- **WHAT IS REQUIRED**:
For the material below, output exactly the span from the line with "genus: Equus" to the line with "family: Mustelidae", including both, and nothing besides.
(Beginning of PROVIDED DATA)
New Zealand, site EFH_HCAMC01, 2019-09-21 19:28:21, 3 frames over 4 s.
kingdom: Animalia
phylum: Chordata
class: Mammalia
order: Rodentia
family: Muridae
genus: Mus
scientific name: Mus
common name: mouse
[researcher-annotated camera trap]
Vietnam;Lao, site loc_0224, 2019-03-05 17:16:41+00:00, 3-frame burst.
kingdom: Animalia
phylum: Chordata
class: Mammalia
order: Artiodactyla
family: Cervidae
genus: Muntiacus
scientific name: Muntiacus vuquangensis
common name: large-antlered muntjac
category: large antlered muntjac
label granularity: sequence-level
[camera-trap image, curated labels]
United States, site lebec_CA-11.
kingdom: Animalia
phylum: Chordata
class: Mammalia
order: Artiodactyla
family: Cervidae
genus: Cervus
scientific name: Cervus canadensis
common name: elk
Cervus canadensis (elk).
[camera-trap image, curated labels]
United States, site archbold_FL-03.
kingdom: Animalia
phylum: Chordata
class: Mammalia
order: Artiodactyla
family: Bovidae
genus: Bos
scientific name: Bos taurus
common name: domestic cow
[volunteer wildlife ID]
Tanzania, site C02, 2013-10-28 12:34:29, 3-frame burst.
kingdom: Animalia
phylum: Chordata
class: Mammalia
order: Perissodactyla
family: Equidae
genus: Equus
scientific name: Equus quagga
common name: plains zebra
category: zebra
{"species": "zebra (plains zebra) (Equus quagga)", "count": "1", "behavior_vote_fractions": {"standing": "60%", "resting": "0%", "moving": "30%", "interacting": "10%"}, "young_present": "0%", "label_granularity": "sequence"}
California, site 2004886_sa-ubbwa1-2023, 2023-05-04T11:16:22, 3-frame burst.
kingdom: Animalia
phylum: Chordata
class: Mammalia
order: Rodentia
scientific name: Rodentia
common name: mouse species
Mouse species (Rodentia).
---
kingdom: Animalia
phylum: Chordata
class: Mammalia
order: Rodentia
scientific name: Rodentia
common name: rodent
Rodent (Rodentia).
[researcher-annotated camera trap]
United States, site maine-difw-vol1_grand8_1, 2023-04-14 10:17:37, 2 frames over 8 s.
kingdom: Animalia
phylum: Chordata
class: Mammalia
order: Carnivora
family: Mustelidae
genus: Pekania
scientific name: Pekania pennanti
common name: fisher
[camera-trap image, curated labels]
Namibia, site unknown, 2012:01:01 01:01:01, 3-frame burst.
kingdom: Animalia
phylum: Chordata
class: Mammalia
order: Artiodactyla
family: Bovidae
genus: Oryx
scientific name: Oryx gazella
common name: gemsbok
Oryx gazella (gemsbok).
(End of PROVIDED DATA)
- **REPLY TO THE EXERCISE**:
genus: Equus
scientific name: Equus quagga
common name: plains zebra
category: zebra
{"species": "zebra (plains zebra) (Equus quagga)", "count": "1", "behavior_vote_fractions": {"standing": "60%", "resting": "0%", "moving": "30%", "interacting": "10%"}, "young_present": "0%", "label_granularity": "sequence"}
California, site 2004886_sa-ubbwa1-2023, 2023-05-04T11:16:22, 3-frame burst.
kingdom: Animalia
phylum: Chordata
class: Mammalia
order: Rodentia
scientific name: Rodentia
common name: mouse species
Mouse species (Rodentia).
---
kingdom: Animalia
phylum: Chordata
class: Mammalia
order: Rodentia
scientific name: Rodentia
common name: rodent
Rodent (Rodentia).
[researcher-annotated camera trap]
United States, site maine-difw-vol1_grand8_1, 2023-04-14 10:17:37, 2 frames over 8 s.
kingdom: Animalia
phylum: Chordata
class: Mammalia
order: Carnivora
family: Mustelidae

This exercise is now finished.